What the exercise asks:
Rewrite the material below, changing "stainless steel drawer" to "metal drawer" and leaving everything else unchanged.

Dataset extract:
⟨

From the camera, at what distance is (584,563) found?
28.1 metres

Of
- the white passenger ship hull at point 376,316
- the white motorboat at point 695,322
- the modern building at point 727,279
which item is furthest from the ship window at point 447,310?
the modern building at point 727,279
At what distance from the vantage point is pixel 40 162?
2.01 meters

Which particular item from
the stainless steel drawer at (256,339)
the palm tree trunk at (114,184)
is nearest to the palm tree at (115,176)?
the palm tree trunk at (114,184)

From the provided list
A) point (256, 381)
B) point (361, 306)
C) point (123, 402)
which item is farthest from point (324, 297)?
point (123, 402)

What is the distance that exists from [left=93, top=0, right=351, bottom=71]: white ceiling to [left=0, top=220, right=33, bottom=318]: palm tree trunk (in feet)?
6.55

⟩

Solution to the problem:
From the camera, at what distance is (584,563) found?
28.1 metres

Of
- the white passenger ship hull at point 376,316
- the white motorboat at point 695,322
- the modern building at point 727,279
which item is furthest from the ship window at point 447,310?
the modern building at point 727,279
At what distance from the vantage point is pixel 40 162?
2.01 meters

Which particular item from
the metal drawer at (256,339)
the palm tree trunk at (114,184)
is nearest to the palm tree at (115,176)?
the palm tree trunk at (114,184)

From the provided list
A) point (256, 381)
B) point (361, 306)
C) point (123, 402)
which item is farthest from point (324, 297)?
point (123, 402)

What is the distance that exists from [left=93, top=0, right=351, bottom=71]: white ceiling to [left=0, top=220, right=33, bottom=318]: palm tree trunk (in feet)?
6.55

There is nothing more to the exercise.